Young found her voice as a toddler, but others aren’t so lucky. That’s why she started AboveGround, an organization that works with a local elementary school in Nashville—Young hopes to expand it to others—that combines Black history and the creative arts to encourage self-esteem and the pursuit of advanced academics in disadvantaged students.
“No one gives them role models, ‘cause, like, outside of Black History Month, we don’t talk about Black people,” Young says. “And that leaves Black children thinking they aren’t a part of history.”
That’s not a problem for Alora Young. The question is just how much history she’ll make.

Who inspires the innovators?

Our Innovators Series isn’t just about highlighting the people we select; it’s also about making connections to the larger world they inhabit. We want to give our innovators the chance to champion others whose work is important and/or inspires them.
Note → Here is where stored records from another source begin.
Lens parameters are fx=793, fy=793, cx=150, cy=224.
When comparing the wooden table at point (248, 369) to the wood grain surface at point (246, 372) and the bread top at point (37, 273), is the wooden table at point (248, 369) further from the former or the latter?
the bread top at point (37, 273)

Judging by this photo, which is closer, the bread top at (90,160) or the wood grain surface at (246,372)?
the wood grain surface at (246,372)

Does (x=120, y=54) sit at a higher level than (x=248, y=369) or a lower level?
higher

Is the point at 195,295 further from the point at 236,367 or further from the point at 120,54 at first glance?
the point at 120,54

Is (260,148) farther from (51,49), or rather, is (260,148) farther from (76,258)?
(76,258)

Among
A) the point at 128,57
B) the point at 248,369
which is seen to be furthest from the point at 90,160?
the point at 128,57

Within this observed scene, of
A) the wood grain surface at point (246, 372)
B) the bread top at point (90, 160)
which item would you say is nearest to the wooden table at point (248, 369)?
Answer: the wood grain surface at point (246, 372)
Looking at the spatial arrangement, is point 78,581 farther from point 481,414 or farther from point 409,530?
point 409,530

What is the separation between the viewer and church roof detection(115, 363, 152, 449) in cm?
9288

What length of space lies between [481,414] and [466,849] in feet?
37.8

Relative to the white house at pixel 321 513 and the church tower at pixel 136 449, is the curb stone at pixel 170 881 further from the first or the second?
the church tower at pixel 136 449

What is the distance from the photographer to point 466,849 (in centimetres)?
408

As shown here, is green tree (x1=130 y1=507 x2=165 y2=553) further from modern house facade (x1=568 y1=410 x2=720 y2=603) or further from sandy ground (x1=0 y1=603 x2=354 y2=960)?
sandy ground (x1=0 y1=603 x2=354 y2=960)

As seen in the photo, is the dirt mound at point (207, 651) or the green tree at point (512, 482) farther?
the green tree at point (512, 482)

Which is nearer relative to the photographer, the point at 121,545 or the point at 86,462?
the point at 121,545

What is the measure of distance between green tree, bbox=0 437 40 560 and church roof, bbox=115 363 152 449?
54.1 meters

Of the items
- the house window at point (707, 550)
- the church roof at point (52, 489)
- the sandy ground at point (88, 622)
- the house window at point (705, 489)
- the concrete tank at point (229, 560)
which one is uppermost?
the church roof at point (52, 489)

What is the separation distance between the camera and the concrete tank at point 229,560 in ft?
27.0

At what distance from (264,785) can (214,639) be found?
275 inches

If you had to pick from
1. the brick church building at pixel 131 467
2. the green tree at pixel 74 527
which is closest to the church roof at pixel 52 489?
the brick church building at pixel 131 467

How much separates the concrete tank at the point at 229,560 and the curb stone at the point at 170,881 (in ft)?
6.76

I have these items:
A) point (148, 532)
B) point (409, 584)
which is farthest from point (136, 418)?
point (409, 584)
Dr. Learotha Williams, @learothawms
Williams is a professor of history at Tennessee State University who’s an expert on African American, Civil War and Reconstruction, and public history. His work often focuses on what he describes as “African American spaces and Public Memory.” He and Young bonded over Nashville’s black history, and he’s assisted her with her novel and research.
Kelly Bulbulkaya & Metro Nashville Public Schools librarians
For her own writing and work with AboveGround, Young has spent a lot of time in district libraries, and in particular worked closed with Kelly Bulbulkaya, the librarian at Eakin Elementary, the school that works with AboveGround.